Biologic drug patent differences stall TPP agreement at Atlanta talks

Officials from the U.S., Japan and 10 other Asia Pacific-rim countries remain stalemated over an agreement for the Trans Pacific Partnership currently being negotiated in Atlanta with the length of patent protection for biologic drugs a key stumbling block, the Japan News said.

The U.S. is leading the charge to ensure biologics are extended data protection aking to U.S. law, a move that is backed by key lawmakers and pharmaceutical giants like Pfizer ($PFE) and Amgen ($AMGN), who say they need the protections because of the costs--$1 billion in some cases--involved in bringing biologic drugs to market.

Countries such as Australia and New Zealand however worry that extended protection for newer therapies would increase the costs associated with their national healthcare systems.

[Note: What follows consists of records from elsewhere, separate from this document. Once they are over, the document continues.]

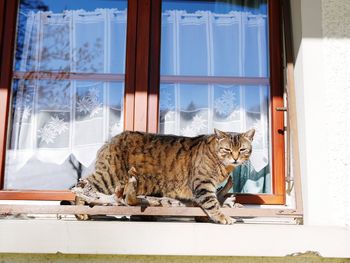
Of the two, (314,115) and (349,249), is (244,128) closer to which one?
(314,115)

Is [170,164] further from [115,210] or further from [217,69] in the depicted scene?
[217,69]

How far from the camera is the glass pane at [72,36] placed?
262cm

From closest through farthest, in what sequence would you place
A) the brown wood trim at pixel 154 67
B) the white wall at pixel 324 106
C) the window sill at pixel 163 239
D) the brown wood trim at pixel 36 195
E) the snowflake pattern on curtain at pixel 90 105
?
the window sill at pixel 163 239, the white wall at pixel 324 106, the brown wood trim at pixel 36 195, the brown wood trim at pixel 154 67, the snowflake pattern on curtain at pixel 90 105

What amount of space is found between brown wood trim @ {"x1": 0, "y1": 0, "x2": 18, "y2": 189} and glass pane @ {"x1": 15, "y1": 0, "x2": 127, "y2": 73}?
87mm

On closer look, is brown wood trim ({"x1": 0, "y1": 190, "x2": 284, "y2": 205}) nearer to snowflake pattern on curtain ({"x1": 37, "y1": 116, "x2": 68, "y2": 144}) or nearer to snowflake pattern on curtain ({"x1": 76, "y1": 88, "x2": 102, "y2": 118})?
snowflake pattern on curtain ({"x1": 37, "y1": 116, "x2": 68, "y2": 144})

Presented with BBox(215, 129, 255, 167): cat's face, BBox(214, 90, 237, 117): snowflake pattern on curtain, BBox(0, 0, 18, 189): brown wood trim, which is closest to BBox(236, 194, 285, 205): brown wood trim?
BBox(215, 129, 255, 167): cat's face

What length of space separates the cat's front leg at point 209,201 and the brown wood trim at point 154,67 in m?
0.51

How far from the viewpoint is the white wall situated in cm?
205

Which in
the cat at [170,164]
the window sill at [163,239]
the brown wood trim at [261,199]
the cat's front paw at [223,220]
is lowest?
the window sill at [163,239]

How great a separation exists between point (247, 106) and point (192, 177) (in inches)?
24.9

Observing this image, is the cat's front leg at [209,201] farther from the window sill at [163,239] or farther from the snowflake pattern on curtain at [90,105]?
the snowflake pattern on curtain at [90,105]

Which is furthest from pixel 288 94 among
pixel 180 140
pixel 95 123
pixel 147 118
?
pixel 95 123

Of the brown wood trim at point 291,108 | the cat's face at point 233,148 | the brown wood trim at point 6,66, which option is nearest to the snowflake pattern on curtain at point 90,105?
the brown wood trim at point 6,66

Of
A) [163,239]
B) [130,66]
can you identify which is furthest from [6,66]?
[163,239]
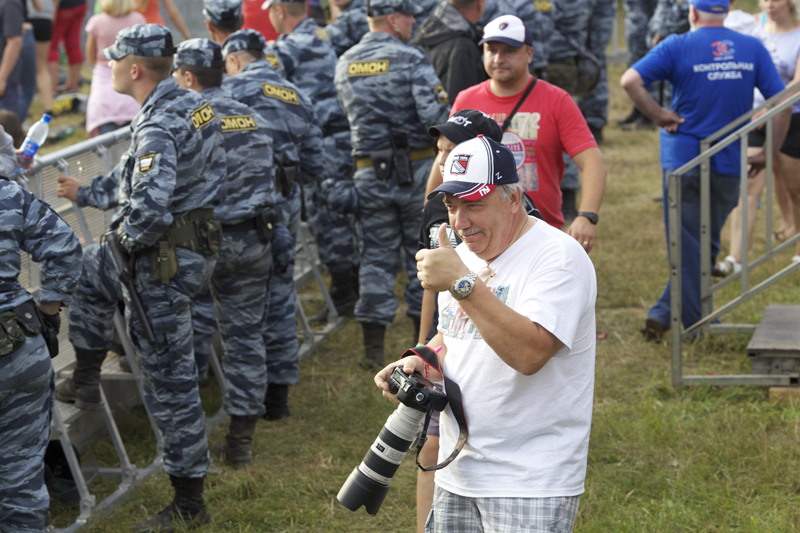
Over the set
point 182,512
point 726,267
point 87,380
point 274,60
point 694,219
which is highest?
point 274,60

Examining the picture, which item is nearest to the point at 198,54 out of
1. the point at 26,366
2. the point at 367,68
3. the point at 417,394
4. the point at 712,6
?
the point at 367,68

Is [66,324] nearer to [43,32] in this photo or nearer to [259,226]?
[259,226]

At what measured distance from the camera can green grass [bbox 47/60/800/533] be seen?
4.14 metres

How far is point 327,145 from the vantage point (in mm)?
7000

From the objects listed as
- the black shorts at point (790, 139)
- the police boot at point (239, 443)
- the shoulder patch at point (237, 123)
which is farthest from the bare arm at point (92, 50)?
the black shorts at point (790, 139)

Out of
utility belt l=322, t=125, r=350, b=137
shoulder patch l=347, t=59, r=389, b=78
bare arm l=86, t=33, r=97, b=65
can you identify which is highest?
bare arm l=86, t=33, r=97, b=65

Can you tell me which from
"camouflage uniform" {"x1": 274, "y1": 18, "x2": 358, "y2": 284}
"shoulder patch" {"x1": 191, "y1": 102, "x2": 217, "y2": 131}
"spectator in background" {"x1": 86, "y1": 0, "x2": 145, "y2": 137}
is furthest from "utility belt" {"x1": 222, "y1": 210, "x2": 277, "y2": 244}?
"spectator in background" {"x1": 86, "y1": 0, "x2": 145, "y2": 137}

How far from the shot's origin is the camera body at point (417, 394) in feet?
7.87

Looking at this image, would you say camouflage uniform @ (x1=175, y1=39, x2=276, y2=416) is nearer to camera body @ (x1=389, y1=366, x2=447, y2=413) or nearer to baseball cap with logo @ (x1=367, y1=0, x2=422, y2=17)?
baseball cap with logo @ (x1=367, y1=0, x2=422, y2=17)

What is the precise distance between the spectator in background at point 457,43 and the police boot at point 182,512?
3.36 m

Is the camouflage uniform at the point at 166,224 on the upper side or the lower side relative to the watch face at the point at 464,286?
lower

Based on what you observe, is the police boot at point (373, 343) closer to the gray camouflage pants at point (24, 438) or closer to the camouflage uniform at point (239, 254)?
the camouflage uniform at point (239, 254)

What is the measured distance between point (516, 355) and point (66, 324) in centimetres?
316

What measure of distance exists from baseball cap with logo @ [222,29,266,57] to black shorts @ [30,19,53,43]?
510 centimetres
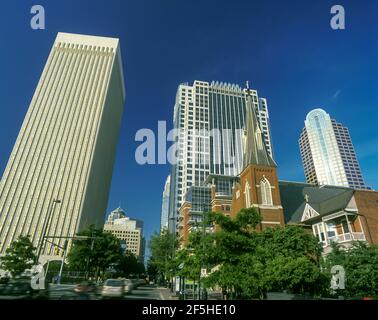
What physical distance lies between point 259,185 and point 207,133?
7633 cm

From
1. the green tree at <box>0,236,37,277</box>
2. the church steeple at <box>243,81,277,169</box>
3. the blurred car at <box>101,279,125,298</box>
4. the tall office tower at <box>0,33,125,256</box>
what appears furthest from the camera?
the tall office tower at <box>0,33,125,256</box>

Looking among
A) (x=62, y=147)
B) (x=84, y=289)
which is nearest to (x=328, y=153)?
(x=62, y=147)

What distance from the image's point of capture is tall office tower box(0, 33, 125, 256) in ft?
261

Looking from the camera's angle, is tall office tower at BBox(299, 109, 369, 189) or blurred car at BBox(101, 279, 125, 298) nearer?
blurred car at BBox(101, 279, 125, 298)

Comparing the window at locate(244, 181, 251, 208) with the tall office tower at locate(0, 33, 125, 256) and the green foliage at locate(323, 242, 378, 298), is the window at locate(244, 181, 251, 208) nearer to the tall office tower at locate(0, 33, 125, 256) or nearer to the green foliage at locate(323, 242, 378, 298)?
the green foliage at locate(323, 242, 378, 298)

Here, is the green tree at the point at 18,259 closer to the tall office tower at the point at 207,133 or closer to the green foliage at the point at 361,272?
the green foliage at the point at 361,272

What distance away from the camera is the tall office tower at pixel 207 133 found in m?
106

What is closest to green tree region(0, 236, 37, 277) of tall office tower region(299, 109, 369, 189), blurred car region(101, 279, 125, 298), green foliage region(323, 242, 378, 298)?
blurred car region(101, 279, 125, 298)

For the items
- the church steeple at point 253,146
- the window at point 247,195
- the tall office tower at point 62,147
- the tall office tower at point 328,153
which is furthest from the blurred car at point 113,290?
the tall office tower at point 328,153

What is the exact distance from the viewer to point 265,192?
39656 millimetres

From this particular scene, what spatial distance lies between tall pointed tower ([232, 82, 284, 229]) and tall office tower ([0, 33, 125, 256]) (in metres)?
58.0

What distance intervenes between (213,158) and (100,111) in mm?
50339

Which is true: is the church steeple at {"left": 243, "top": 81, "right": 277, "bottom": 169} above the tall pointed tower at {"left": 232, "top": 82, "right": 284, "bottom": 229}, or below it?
above
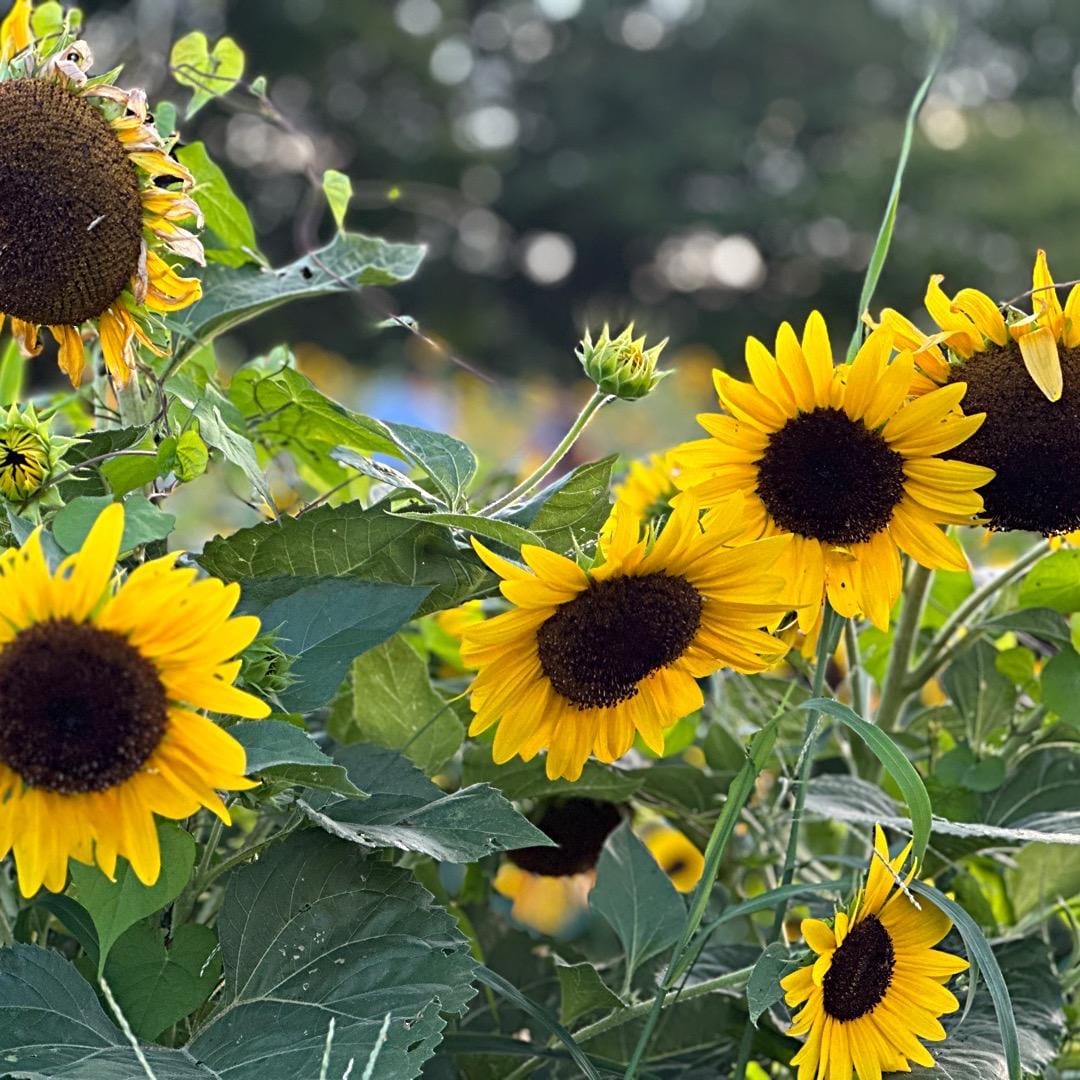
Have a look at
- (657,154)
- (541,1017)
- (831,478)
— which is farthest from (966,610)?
(657,154)

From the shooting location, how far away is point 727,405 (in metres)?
0.47

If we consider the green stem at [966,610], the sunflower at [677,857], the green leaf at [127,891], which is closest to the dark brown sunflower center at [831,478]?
the green stem at [966,610]

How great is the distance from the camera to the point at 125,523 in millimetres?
379

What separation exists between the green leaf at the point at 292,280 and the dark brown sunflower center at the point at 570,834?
233mm

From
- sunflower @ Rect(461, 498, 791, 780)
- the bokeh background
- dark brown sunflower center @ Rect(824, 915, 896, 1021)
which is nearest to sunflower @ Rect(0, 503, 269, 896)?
sunflower @ Rect(461, 498, 791, 780)

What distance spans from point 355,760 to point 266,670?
2.5 inches

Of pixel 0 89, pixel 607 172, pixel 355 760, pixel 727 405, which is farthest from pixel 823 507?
pixel 607 172

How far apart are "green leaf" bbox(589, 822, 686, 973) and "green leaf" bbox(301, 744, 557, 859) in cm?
11

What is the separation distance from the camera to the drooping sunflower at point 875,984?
44cm

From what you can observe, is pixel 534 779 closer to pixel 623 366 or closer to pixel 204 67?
pixel 623 366

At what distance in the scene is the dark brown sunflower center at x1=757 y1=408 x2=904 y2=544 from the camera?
18.6 inches

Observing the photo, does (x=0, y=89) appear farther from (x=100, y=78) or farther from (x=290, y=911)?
(x=290, y=911)

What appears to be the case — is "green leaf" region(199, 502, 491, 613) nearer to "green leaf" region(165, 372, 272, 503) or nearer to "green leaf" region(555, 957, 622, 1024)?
"green leaf" region(165, 372, 272, 503)

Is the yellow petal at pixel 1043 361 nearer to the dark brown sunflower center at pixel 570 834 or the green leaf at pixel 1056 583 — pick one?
the green leaf at pixel 1056 583
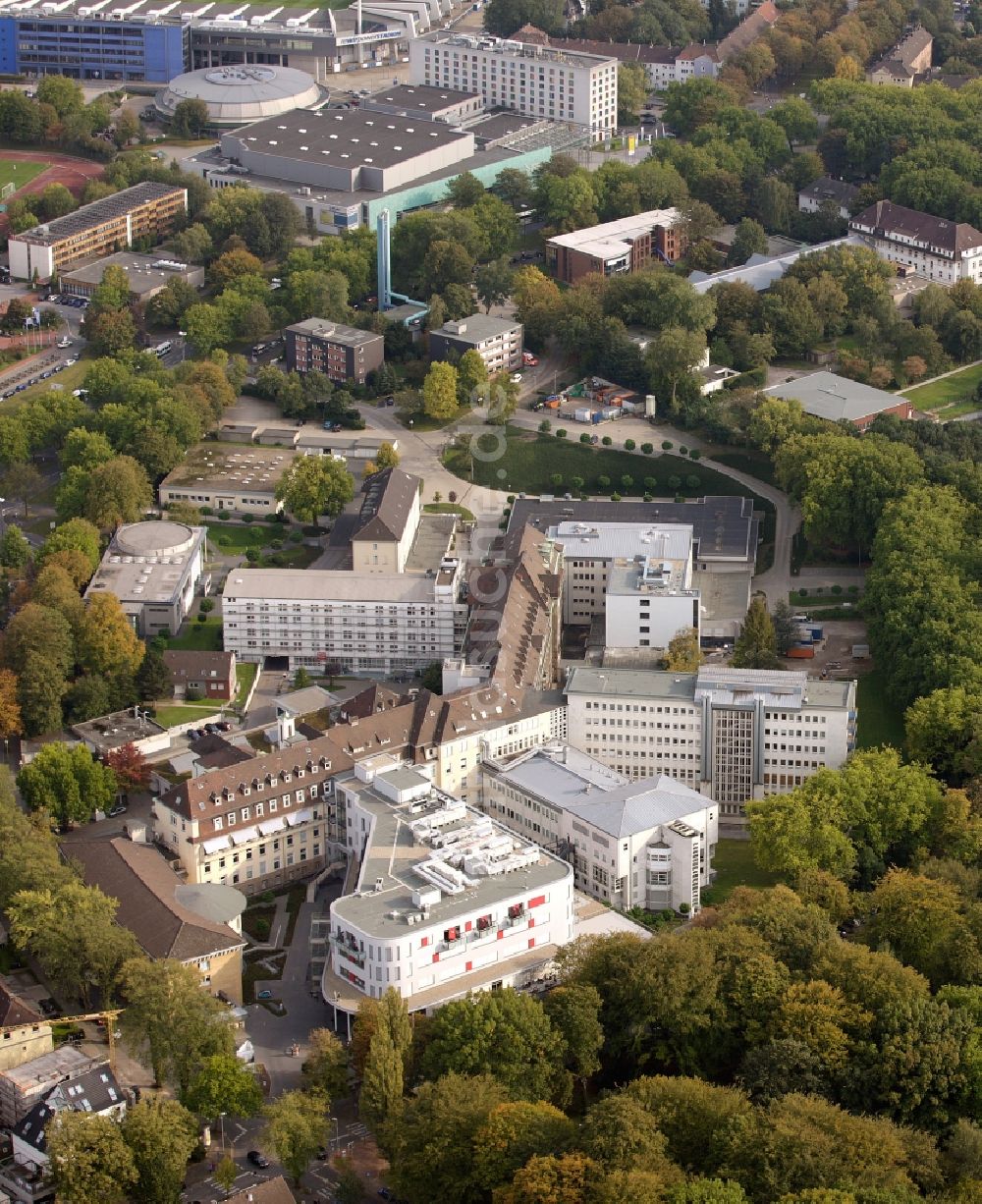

August's round of talks in Hawaii failed to reach an expected breakthrough despite reports that a sticking point on the length of data exclusivity for biologic drugs had come within reach. The Japan News said that the state-of-play in Atlanta saw opposition to an 8-year coverage for biologic drugs on data exclusivity.

The TPP is a so-called 21st Century effort on trade that would cover 40% of the global economy and link the United States and Japan with nations such as Colombia, Singapore and Vietnam into a vast network of rules on tariffs and access for goods from drugs to cars.

The original TPP negotiations were launched in 2010 and involved the United States, Australia, Brunei, Chile, New Zealand, Peru, Singapore and Vietnam. Malaysia, Mexico, Canada and Japan joined the talks later.